A partir de aquel momento, llegado a los 60 años, don Vicente se dedicó en cuerpo y alma a organizar su enorme colección de «libros raros españoles», más de 4.000 volúmenes lujosamente encuadernados que fueron alojados en el último piso de la casa familiar: «como pasaré muchos ratos en el piso tercero, tengo menos riesgo si hago el descenso con la librería, que si ella me coge debajo». La biblioteca era de una riqueza extraordinaria, con una colección foral valenciana completa, centenares de manuscritos de los siglos XV al XVIII y primeras ediciones, algunas únicas, del Amadís de Gaula y de autores como Petrarca, Ausias March, Juan del Encina, Boscán, Garcilaso de la Vega, Jorge de Montemayor, Luis de Camões o Miguel de Cervantes. El afán por catalogar con detalle cada pieza llevaría a Vicente Salvá, sin embargo, a la muerte.
En mayo de 1844, en contra del consejo de toda su familia y los más allegados -«su corresponsal de París, sus dependientes, todos le escribieron»- emprendió un viaje hacia la capital de Francia, a pesar de haberse declarado una epidemia de cólera. Pretendía consultar diversas bibliotecas para verificar las notas que había acumulado sobre sus queridos libros. Moriría a los cuatro días de llegar a París. La biblioteca, no obstante, se mantuvo intacta en la calle de la Nave, custodiada por su hijo Pedro, a quien también se debía su formación.
Él mismo, que vendió el negocio de París y se estableció definitivamente en Valencia, continuó la tarea de catalogación. Dedicó, no en vano, los siguientes veinte años de su vida a realizar el Catálogo de la Biblioteca de Salvá (1872), una obra que, por el rigor y la riqueza de sus apuntes, constituye uno de los mejores ejemplares de bibliofilia europea del siglo XIX.
El catálogo, no obstante, salió a la luz de manera póstuma, dos años después de la muerte de Pedro Salvá. Y al cabo de muy poco, como él mismo ya intuía antes de su muerte -«desgraciadamente ninguno de mis hijos ha mostrado afección a las letras»-, la familia decidió vender aquella fantástica biblioteca, que por entonces constituía la mejor de Valencia, tras la de la Universidad. El propio rector de esta última trató por todos los medios que la colección de libros no saliera de la ciudad, consiguiendo de los herederos un compromiso de dos meses de duración para comprarla a un precio muy inferior al de su valor real. Pero ni la Universidad, ni el Ayuntamiento, ni la Diputación tenían dicha cantidad de dinero ni hicieron nada por obtenerla.
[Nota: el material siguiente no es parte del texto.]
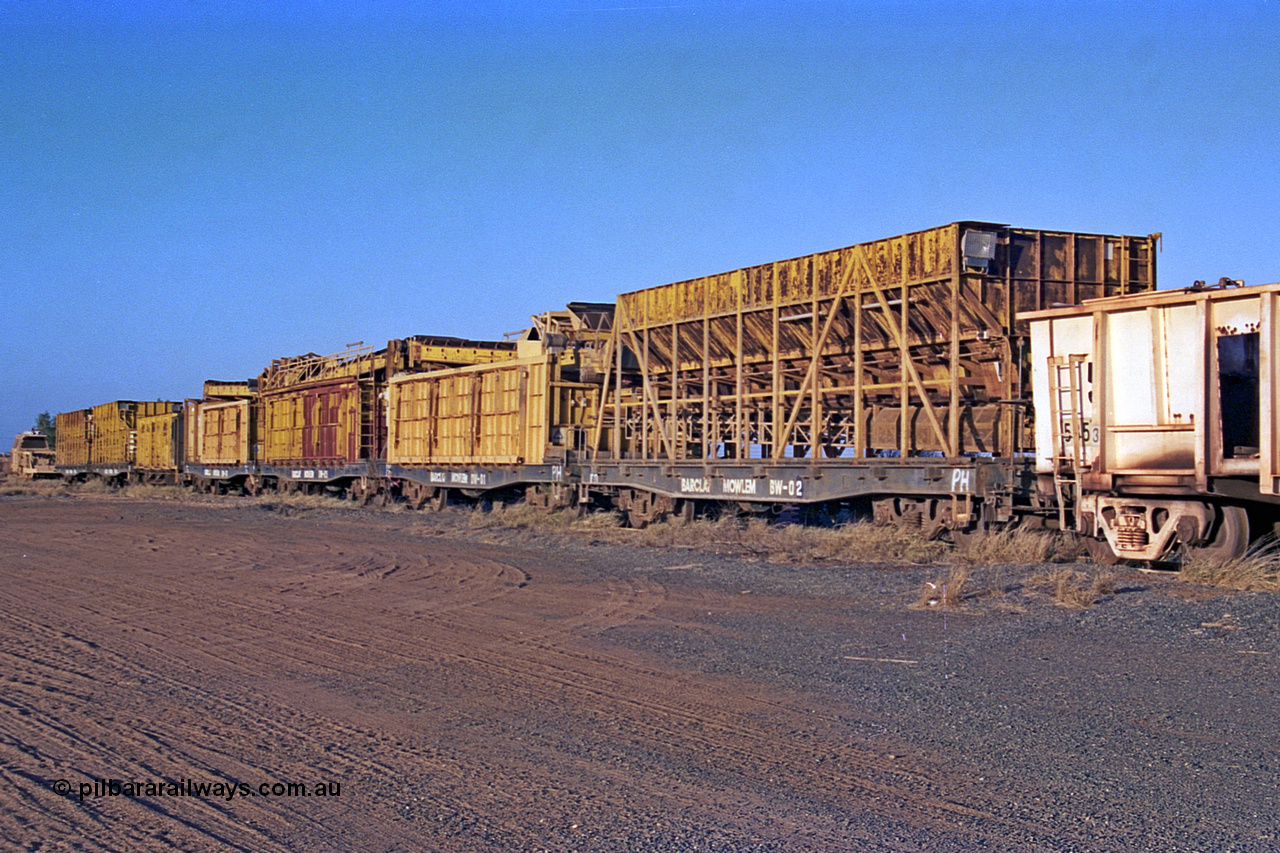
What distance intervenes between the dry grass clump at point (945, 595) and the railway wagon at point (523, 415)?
12320 mm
En última instancia, un diputado valenciano presentó una moción en las Cortes para que fuera adquirida por el Ministerio de Fomento, pero ya era demasiado tarde.
Ricardo Heredia, un industrial malagueño que poco después ennobleció con la obtención del condado de Benahavís, se quedó con todos los ejemplares en 1873 por 140.000 pesetas, llevándolos a su casa particular de Madrid. Sin embargo, no restaron en su poder demasiado tiempo, ya que, según cuenta una tradición oral transmitida por el bibliógrafo Daniel Devoto, Heredia se jugó el dinero que se pudiera obtener de sus libros a una carta. Y perdió. Sea cierto o no, la realidad es que el conde subastó los volúmenes en París entre 1891 y 1894, dispersando así por todo el mundo una biblioteca, la de los Salvá, que jamás debió abandonar Valencia.